After Hartevelt arrived, she began reading poetry at a desk with her back to Sagawa when he shot her in the neck with a rifle. Sagawa said he fainted after the shock of shooting her but awoke with the realization that he had to carry out his plan. Sagawa raped her corpse, but he could not bite into her skin because his teeth were not sharp enough, so he left the apartment and purchased a butcher knife. Sagawa consumed various parts of Hartevelt's body, eating most of her breasts, face, buttocks, feet, thighs, and neck, either raw or cooked (even admitting that he swallowed her clitoris whole, due to her being on her period at the time, and him not liking the smell of menstrual blood), while saving other parts in his refrigerator. Sagawa also took photographs of Hartevelt's body at each eating stage. Once the remains of her body that he did not consume started decomposing, Sagawa attempted to dump the remains of Hartevelt's corpse in a lake in the Bois de Boulogne park, carrying her dismembered body parts in two suitcases, but was caught in the act and arrested by French police four days later.

Sagawa's wealthy father provided a lawyer for his defence. After being held for two years awaiting trial, Sagawa was found legally insane and unfit to stand trial by the French judge, Jean-Louis Bruguière, who ordered him to be held indefinitely in a mental institution. After a visit by the author Inuhiko Yomota, Sagawa's account of the murder and its aftermath was published in Japan under the title In the Fog.
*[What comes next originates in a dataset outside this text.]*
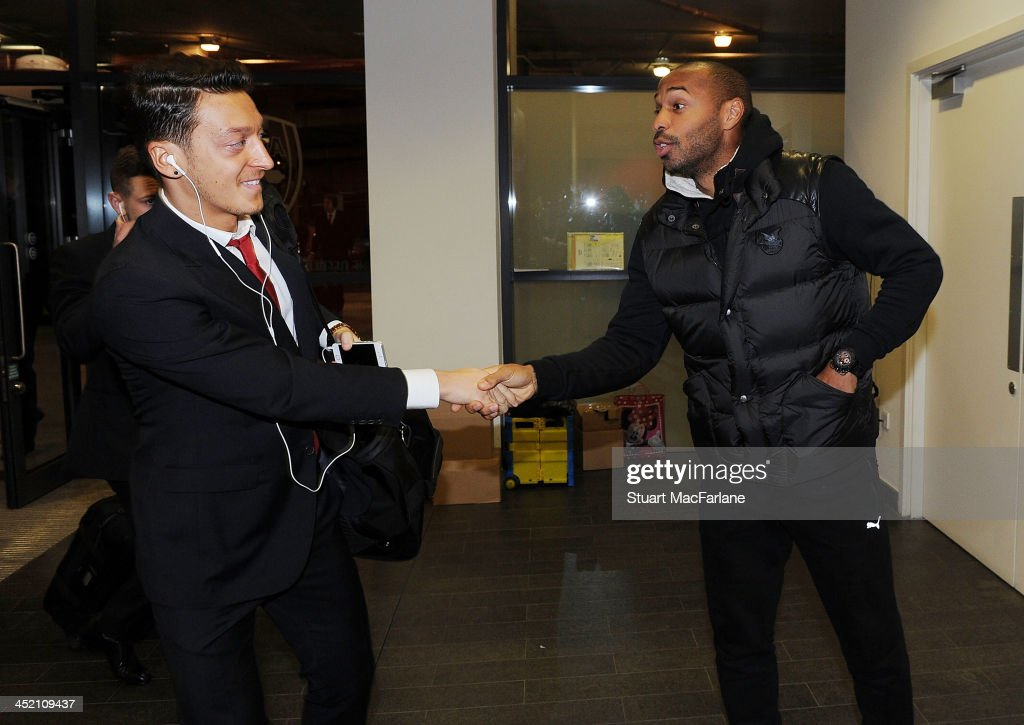 Arsenal's Mesut Oezil shakes hands with former player Thierry Henry before the UEFA Champions League match between Arsenal and Olympique de Marseille, at Emirates Stadium on November 26, 2013 in London, England.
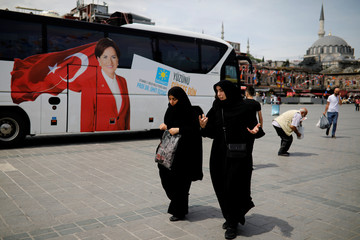 Two women make their way next to a bus with a picture of Iyi (Good) Party leader Meral Aksener in Eminonu district in Istanbul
Sagawa's subsequent publicity and macabre celebrity likely contributed to the French authorities' decision to deport him to Japan, where he was immediately committed to Matsuzawa Hospital in Tokyo. His examining psychologists all declared him sane and found sexual perversion was his sole motivation for murder. As the charges against Sagawa in France had been dropped, the French court documents were sealed and were not released to Japanese authorities; consequently, Sagawa could not legally be detained in Japan. Sagawa checked himself out of the hospital on 12 August 1986 and subsequently remained free until his death. Sagawa's continued freedom was widely criticized.

==Post-release==
Between 1986 and 1997, Sagawa was frequently invited to be a guest speaker and commentator. In 1992, he made a cameo appearance in Hisayasu Sato's exploitation film The Bedroom. Sagawa wrote books about the murder he committed, as well as Shonen A, a book on the 1997 Kobe child murders. He also wrote restaurant reviews for the Japanese magazine Spa.
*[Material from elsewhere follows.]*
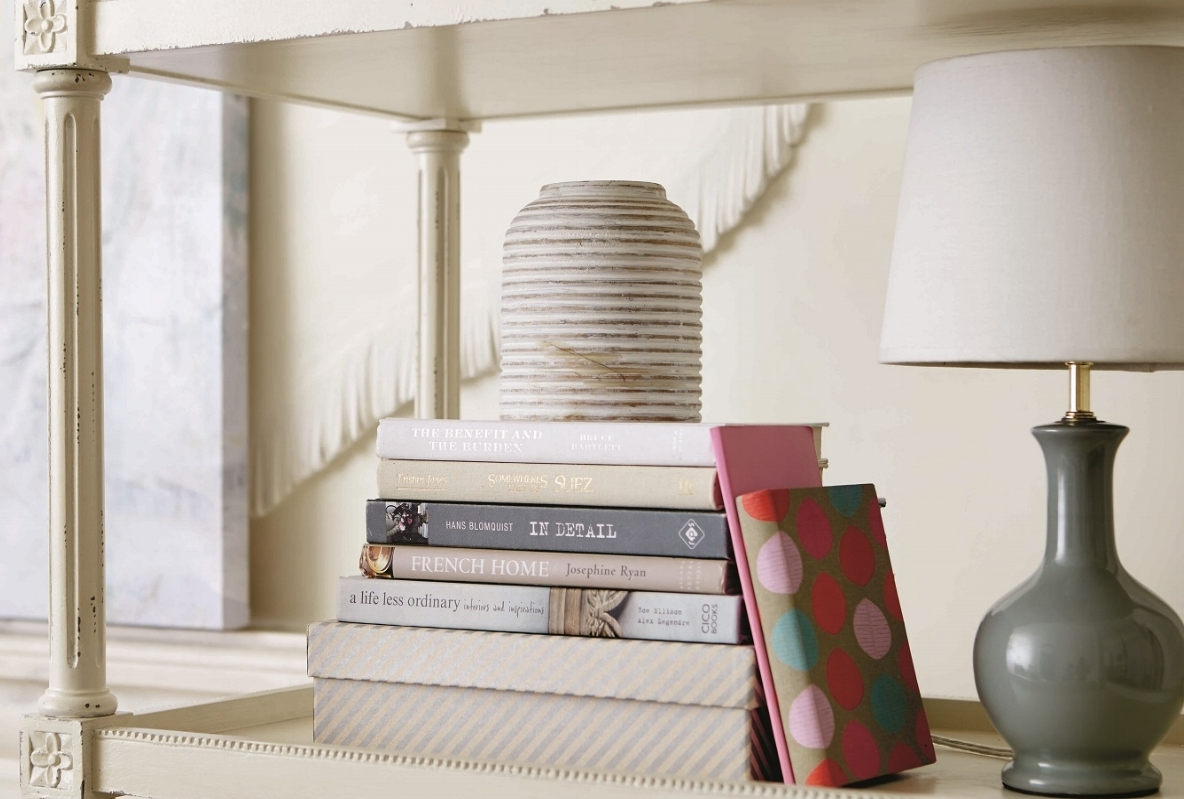 Inspired by an antique she found in Paris, Susan Kasler's bookcase from Ballard Designs is finished in the classic Louis style with fluted details and hand carved florettes. Perfect for your favorite books. Photo courtesy of Ballard Designs.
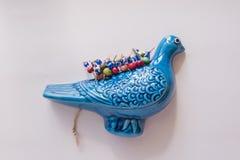 Blue bird. Isolated blue bird with evil eye stock photo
In 2005, Sagawa's parents died. He was prevented from attending their funeral but repaid their creditors and moved into public housing. He received welfare benefits for a time. In an interview with Vice magazine in 2011, he said that being forced to make a living while being known as a murderer and cannibal was a terrible punishment. In 2013, Sagawa was hospitalized from a cerebral infarction, which permanently damaged his nervous system. He later lived alone and needed daily assistance, which was provided by his younger brother or by caregivers. At the time, he claimed to have regretted the obsession.
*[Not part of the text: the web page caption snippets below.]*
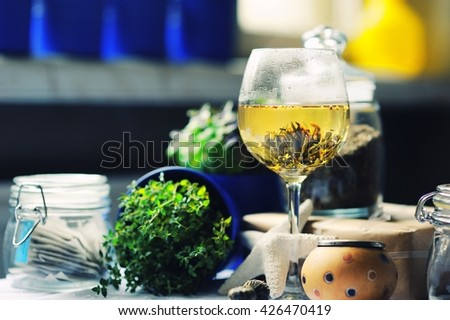 cup of tea with linden on wooden table on nature background - stock photo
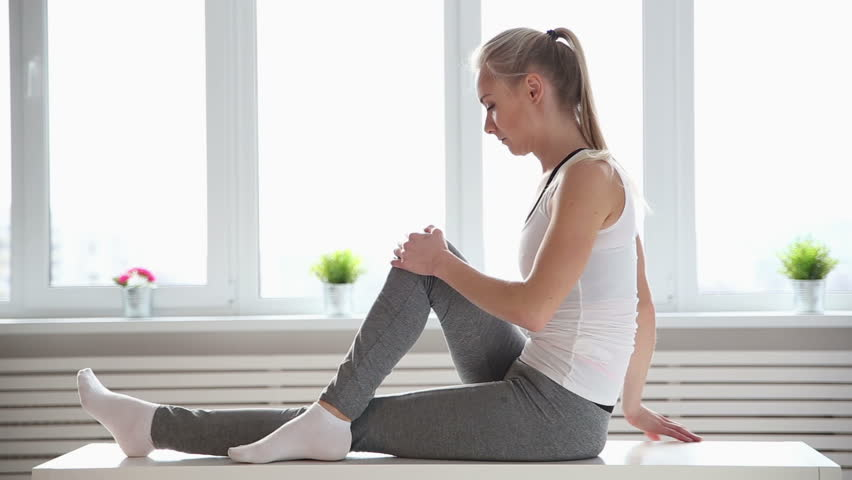 Fitness, sport, power-lifting and people concept - stretching young woman in the gym | Shutterstock HD Video #25334756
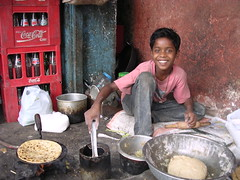 Almost lunch time (Eileen Delhi) Tags: boy urban india cooking smile face kids work dough delhi altruism redandblue 600views roti indianportrait cotcmostinteresting inhonorof interestingness94 realindia i500 utatafeature
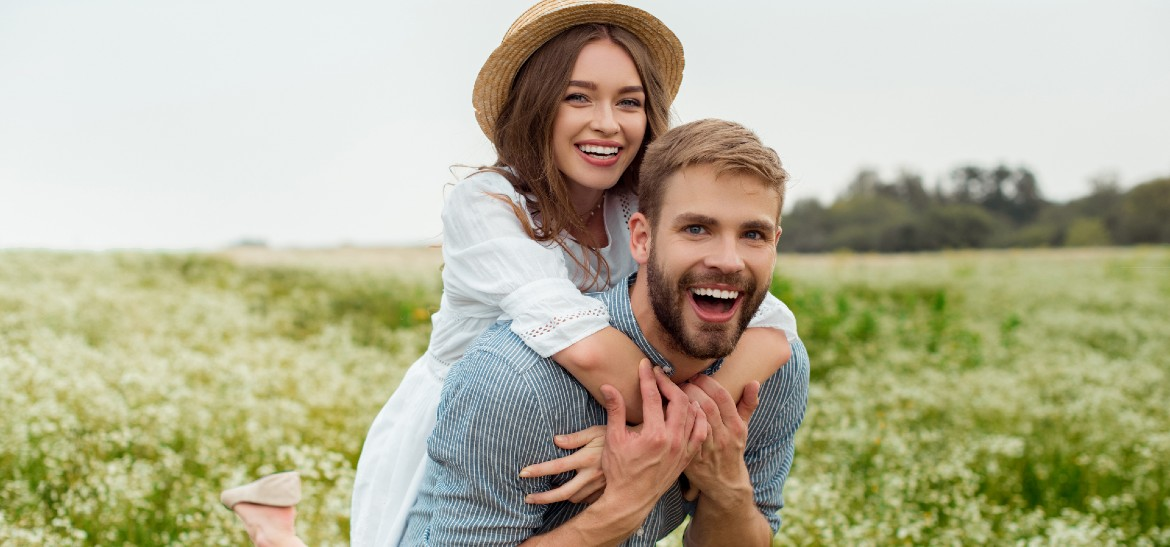 couple outside laughing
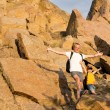 Jubilant father and son on a mountainside — Stock Photo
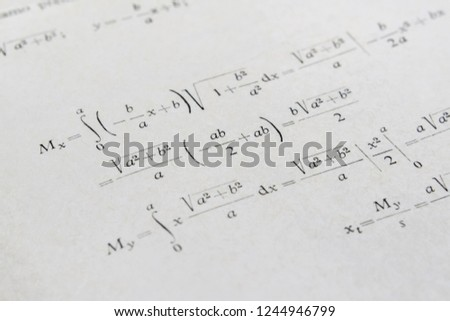 Closeup of a math book and advanced example with integrals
He died from complications of pneumonia at a hospital in Tokyo, on 24 November 2022, at the age of 73.

==In popular culture==
Media inspired by, featuring, or depicting Sagawa include:
- Interview with a Cannibal (Vice, US, 2011, 34 minutes)
- The Bedroom (Hisayasu Satō, Japan, 1992, 64 minutes), a pink film starring Sagawa as Mr. Takano.
- Caniba (Véréna Paravel and Lucien Castaing-Taylor, France, 2017, 97 minutes)
- Adoration, a short 1986 film by Olivier Smolders, is based on Sagawa's story.
- "La Folie", a 1981 song by The Stranglers, was inspired by Sagawa's story.
- "Too Much Blood", a song on the Rolling Stones' 1983 album Undercover, is about Sagawa and violence in the media.
- Issei Sagawa, a 2007 EP by Gnaw Their Tongues.